Render this sentence from the TDX kexec patch text below into French: "SEAMCALL can be made from both task context and IRQ disabled context."

**TEXT SECTION**
============================================================
A percpu boolean is used to mark whether the cache of a given CPU may be
in an incoherent state, and the kexec performs WBINVD on the CPUs with
that boolean turned on.

For TDX, only the TDX module or the TDX guests can generate dirty
cachelines of TDX private memory, i.e., they are only generated when the
kernel does SEAMCALL.

Turn on that boolean when the kernel does SEAMCALL so that kexec can
correctly flush cache.  Note not all SEAMCALL leaf functions generate
dirty cachelines of TDX private memory, but for simplicity, just treat
all of them do.

SEAMCALL can be made from both task context and IRQ disabled context.
Given SEAMCALL is just a lengthy instruction (e.g., thousands of cycles)
from kernel's point of view and preempt_{disable|enable}() is cheap
compared to it, simply unconditionally disable preemption during setting
the percpu boolean and making SEAMCALL.

Signed-off-by: Kai Huang <kai.huang@intel.com>
---

v2 -> v2.1:
 - Include <linux/preempt.h> to fix a build issue reported by LKP using
   'x86_64-allyesconfig' config.

---
 arch/x86/include/asm/tdx.h | 32 +++++++++++++++++++++++++++++++-
 1 file changed, 31 insertions(+), 1 deletion(-)

diff --git a/arch/x86/include/asm/tdx.h b/arch/x86/include/asm/tdx.h
index 4a1922ec80cf..e69021aee731 100644
--- a/arch/x86/include/asm/tdx.h
+++ b/arch/x86/include/asm/tdx.h
@@ -96,10 +96,40 @@ u64 __seamcall_ret(u64 fn, struct tdx_module_args *args);
 u64 __seamcall_saved_ret(u64 fn, struct tdx_module_args *args);
 void tdx_init(void);
 
+#include <linux/preempt.h>
 #include <asm/archrandom.h>
+#include <asm/processor.h>
 
 typedef u64 (*sc_func_t)(u64 fn, struct tdx_module_args *args);
 
+static inline u64 do_seamcall(sc_func_t func, u64 fn,
+			      struct tdx_module_args *args)
+{
+	u64 ret;
+
+	preempt_disable();
+
+	/*
+	 * SEAMCALLs are made to the TDX module and can generate dirty
+	 * cachelines of TDX private memory.  Mark cache state incoherent
+	 * so that the cache can be flushed during kexec.
============================================================
**PROVIDED INFORMATION**

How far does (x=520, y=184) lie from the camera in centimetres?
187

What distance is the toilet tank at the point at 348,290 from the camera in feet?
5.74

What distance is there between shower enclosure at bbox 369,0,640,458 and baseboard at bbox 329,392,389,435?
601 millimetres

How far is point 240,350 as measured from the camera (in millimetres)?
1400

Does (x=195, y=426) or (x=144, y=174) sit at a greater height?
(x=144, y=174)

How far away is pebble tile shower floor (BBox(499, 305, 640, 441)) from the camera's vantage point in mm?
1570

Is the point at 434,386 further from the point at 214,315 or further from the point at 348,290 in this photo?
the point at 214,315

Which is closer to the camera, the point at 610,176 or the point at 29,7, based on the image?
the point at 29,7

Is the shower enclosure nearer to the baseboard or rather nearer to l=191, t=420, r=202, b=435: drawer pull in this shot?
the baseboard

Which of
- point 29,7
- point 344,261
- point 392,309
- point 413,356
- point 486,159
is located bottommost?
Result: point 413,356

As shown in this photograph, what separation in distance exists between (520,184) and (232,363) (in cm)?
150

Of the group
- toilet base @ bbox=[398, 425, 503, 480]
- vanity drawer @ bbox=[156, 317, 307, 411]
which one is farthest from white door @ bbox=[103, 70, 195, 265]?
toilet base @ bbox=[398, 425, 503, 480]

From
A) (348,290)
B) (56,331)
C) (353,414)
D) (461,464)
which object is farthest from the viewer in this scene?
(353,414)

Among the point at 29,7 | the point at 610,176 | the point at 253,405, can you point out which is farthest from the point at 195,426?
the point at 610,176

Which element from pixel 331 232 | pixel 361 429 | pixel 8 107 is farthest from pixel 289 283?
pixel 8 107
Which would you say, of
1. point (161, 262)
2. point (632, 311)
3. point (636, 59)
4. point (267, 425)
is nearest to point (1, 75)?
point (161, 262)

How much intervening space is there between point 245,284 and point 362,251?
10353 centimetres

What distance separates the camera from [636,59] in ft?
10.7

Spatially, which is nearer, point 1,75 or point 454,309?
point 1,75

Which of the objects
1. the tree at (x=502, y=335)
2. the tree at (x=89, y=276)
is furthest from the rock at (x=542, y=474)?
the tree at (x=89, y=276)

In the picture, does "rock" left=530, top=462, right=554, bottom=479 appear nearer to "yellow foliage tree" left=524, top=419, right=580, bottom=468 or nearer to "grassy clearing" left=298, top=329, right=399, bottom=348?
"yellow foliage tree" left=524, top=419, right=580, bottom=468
============================================================
**TASK ANSWER**
SEAMCALL peut être effectué aussi bien depuis le contexte de tâche que depuis un contexte où les IRQ sont désactivées.